# WORK ITEM
Your answer must be the records below repeated word for word, with no pictures in it.

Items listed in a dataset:

════════

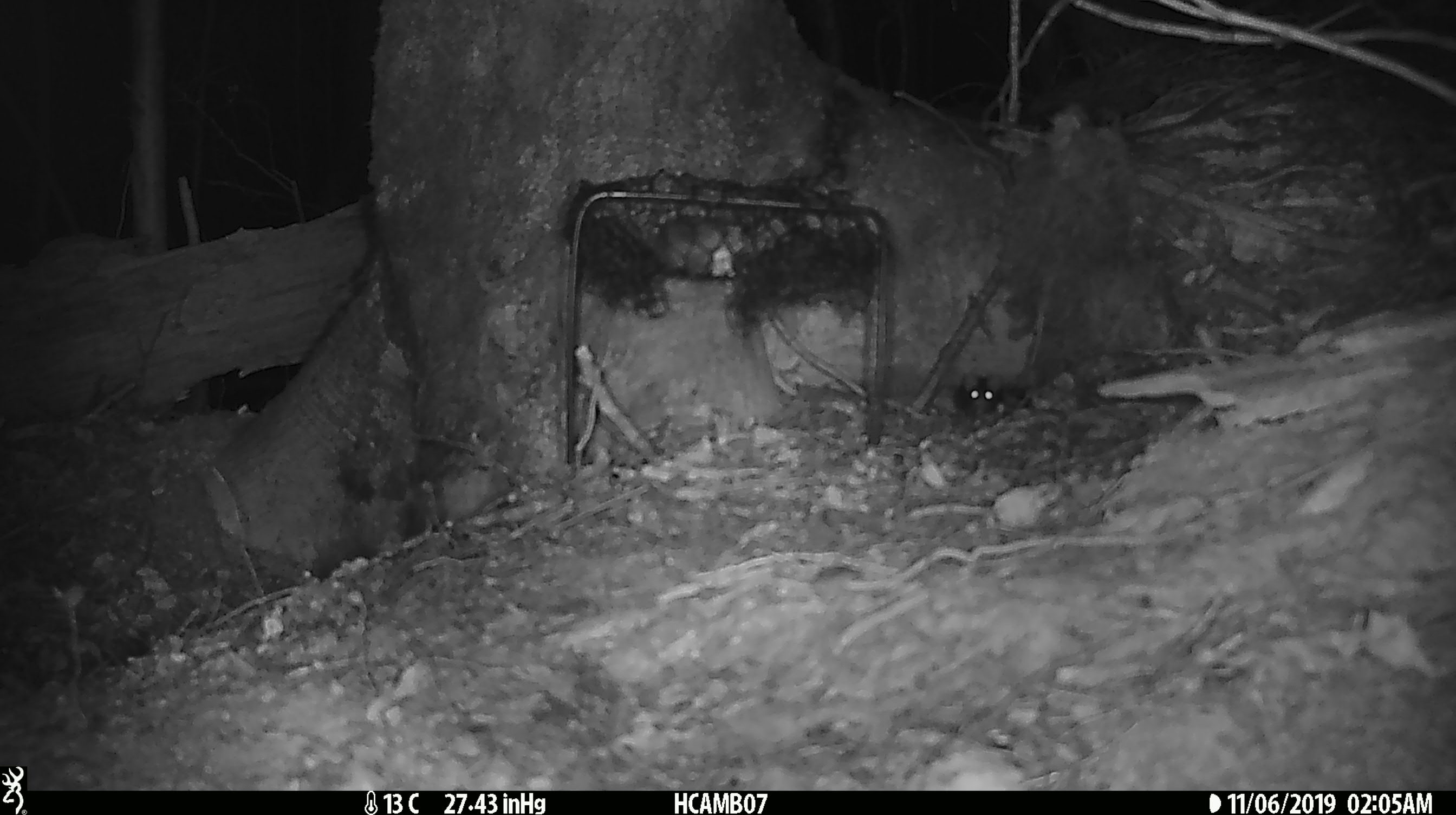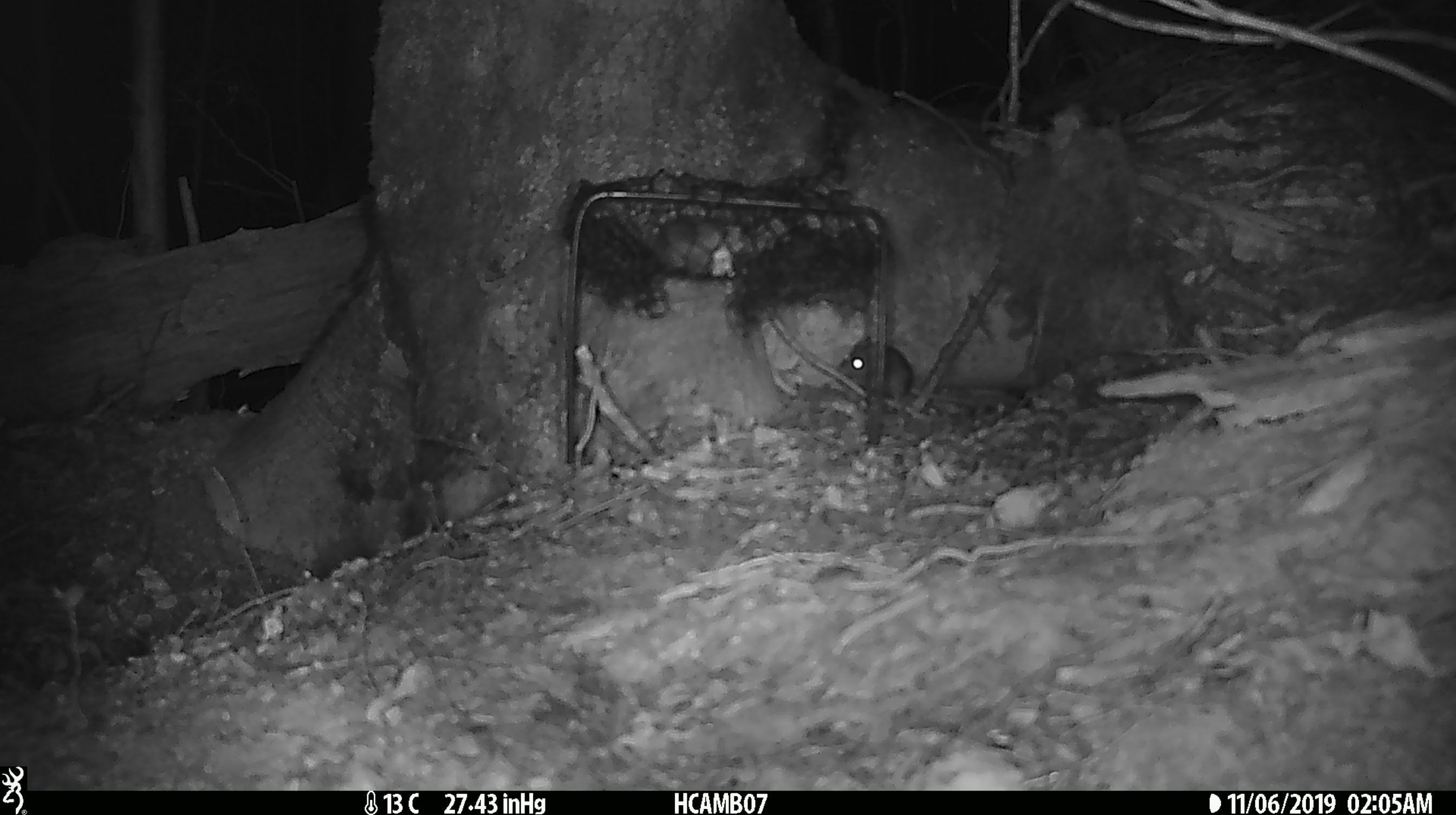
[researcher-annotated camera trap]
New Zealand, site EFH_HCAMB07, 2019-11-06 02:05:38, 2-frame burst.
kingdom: Animalia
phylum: Chordata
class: Mammalia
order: Rodentia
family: Muridae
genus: Mus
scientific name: Mus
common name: mouse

════════

# SOLUTION FOR THIS TASK
[researcher-annotated camera trap]
New Zealand, site EFH_HCAMB07, 2019-11-06 02:05:38, 2-frame burst.
kingdom: Animalia
phylum: Chordata
class: Mammalia
order: Rodentia
family: Muridae
genus: Mus
scientific name: Mus
common name: mouse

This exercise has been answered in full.